Quien no necesita de referencias bíblicas para certificar su republicanismo es Sinn Féin, vencedor primera fuerza en las elecciones en el norte de Irlanda, y que si bien mostró sus sinceras condolencias por la muerte de la reina, ha estado y está ausente en los homenajes, tanto a sus restos como a su hijo.

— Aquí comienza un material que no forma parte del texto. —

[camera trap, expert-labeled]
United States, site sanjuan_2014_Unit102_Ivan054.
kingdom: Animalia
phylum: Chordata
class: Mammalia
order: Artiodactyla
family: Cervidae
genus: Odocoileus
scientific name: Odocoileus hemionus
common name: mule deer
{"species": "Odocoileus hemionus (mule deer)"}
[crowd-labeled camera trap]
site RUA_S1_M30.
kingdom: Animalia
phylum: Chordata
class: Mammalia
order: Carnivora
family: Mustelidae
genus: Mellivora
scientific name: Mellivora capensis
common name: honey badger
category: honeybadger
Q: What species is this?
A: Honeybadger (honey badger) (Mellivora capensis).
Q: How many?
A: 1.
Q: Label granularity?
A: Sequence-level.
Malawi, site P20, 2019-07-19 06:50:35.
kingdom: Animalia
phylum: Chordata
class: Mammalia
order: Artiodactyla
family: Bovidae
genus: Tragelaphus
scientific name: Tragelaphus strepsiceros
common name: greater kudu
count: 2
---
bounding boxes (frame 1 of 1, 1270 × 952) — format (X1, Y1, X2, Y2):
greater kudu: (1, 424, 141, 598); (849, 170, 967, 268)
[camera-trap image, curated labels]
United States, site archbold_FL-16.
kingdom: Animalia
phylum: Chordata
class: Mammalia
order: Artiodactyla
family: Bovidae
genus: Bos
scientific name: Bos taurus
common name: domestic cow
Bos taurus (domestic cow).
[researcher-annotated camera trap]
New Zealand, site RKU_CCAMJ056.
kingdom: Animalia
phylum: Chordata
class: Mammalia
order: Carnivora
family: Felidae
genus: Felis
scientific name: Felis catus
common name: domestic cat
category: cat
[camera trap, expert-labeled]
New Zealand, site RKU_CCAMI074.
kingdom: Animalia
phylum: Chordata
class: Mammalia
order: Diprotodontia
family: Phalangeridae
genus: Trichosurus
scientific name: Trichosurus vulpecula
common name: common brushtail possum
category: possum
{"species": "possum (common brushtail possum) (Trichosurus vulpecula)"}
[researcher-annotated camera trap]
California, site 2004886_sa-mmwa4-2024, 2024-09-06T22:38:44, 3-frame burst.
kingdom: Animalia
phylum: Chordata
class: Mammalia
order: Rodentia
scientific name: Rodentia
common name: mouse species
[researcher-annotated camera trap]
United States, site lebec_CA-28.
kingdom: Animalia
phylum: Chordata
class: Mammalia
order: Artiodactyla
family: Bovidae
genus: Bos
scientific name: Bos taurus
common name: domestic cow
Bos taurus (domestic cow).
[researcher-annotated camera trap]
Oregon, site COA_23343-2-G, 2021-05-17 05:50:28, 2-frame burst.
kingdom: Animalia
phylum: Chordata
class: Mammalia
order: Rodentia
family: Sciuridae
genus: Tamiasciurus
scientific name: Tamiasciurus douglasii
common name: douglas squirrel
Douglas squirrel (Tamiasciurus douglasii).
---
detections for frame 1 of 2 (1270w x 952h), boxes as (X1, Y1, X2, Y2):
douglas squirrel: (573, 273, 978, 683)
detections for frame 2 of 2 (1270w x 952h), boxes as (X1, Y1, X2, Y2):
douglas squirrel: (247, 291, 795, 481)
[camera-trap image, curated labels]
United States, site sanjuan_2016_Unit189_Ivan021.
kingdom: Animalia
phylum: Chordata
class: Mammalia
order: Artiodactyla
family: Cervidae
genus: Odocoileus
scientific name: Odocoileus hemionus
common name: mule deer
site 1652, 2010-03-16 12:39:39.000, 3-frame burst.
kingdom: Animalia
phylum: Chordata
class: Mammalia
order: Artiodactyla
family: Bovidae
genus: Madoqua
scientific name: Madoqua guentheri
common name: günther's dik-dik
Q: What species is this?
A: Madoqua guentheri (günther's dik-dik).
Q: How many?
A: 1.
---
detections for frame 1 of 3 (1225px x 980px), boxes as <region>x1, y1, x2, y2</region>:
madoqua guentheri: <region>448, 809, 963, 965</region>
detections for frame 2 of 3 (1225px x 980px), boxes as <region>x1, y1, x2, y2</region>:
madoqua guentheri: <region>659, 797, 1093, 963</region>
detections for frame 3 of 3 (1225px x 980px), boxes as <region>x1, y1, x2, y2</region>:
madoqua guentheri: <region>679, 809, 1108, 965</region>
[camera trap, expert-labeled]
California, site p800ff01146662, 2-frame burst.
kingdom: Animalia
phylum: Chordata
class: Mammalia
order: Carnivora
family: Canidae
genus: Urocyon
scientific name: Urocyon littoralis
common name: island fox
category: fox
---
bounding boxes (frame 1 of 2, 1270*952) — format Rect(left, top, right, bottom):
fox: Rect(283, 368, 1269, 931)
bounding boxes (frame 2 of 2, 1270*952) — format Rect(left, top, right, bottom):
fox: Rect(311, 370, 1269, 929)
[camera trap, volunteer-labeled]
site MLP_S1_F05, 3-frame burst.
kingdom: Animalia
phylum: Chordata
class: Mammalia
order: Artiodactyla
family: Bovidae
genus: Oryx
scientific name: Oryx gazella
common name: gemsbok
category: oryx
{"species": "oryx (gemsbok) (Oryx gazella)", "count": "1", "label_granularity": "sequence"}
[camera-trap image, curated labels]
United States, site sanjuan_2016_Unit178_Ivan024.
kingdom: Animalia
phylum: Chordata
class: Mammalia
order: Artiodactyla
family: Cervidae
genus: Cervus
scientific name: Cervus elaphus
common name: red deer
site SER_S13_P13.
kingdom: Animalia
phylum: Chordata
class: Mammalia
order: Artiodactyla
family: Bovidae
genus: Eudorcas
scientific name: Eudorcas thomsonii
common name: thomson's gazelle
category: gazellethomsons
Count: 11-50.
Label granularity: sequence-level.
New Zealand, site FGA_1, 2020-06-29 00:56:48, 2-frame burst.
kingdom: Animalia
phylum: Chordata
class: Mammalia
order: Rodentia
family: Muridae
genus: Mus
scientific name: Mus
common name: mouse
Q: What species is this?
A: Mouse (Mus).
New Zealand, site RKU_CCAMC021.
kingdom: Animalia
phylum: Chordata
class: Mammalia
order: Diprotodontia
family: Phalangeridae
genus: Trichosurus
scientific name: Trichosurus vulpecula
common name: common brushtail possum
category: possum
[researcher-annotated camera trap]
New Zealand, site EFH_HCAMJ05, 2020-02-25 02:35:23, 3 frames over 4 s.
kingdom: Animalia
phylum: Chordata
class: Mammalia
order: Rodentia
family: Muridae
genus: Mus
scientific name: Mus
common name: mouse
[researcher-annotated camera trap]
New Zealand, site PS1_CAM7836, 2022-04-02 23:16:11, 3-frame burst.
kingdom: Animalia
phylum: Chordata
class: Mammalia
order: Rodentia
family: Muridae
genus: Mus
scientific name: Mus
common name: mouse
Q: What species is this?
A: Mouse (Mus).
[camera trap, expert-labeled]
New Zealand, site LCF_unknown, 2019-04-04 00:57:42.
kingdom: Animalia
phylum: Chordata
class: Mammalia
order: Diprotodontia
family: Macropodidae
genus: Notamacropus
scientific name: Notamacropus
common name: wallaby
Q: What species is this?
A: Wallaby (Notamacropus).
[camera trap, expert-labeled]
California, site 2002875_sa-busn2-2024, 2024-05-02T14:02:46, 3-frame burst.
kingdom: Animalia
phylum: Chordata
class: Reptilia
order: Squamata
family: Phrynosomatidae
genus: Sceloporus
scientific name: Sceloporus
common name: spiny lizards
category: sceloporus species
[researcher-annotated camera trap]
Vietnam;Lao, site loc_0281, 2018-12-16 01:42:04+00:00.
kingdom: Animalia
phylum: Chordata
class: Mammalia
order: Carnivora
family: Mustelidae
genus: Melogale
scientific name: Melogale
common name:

Anexada al Reino Unido hace cuatro siglos, los analistas auguran mayores expectativas de independencia a una Irlanda por fin unida son mayores a corto o medio plazo que a la propia Escocia.

Y es que aunque ambas han recibido un impulso por el Brexit, la existencia de una frontera con Gran Bretaña y el pulso que mantiene Londres contra el protocolo que garantiza que no hay frontera interior irlandesa hace mucho más viable el apoyo de la UE, del que Irlanda es miembro, al desgajamiento de uno de los miembros del Reino Unido.

Ahí llegamos al último nudo gordiano. El de la crisis británica, jalonada en los últimos tiempos por el Brexit, la pandemia y las crecientes protestas por la gravísima situación económica derivada de la escasez de recursos energéticos y alimenticios y la guerra de Ucrania,  que espera también, a partir de mañana, a la monarquía británica.

Dijo en 1962 el secretario de Estado de EEUU Dean Acheson que el Reino Unido había perdido un imperio pero no había encontrado un papel.

El día después de Isabel II puede hacer no ya que siga sin hallar su papel, sino que pierda el reino. Compuesto, sin reina y con un incierto futuro.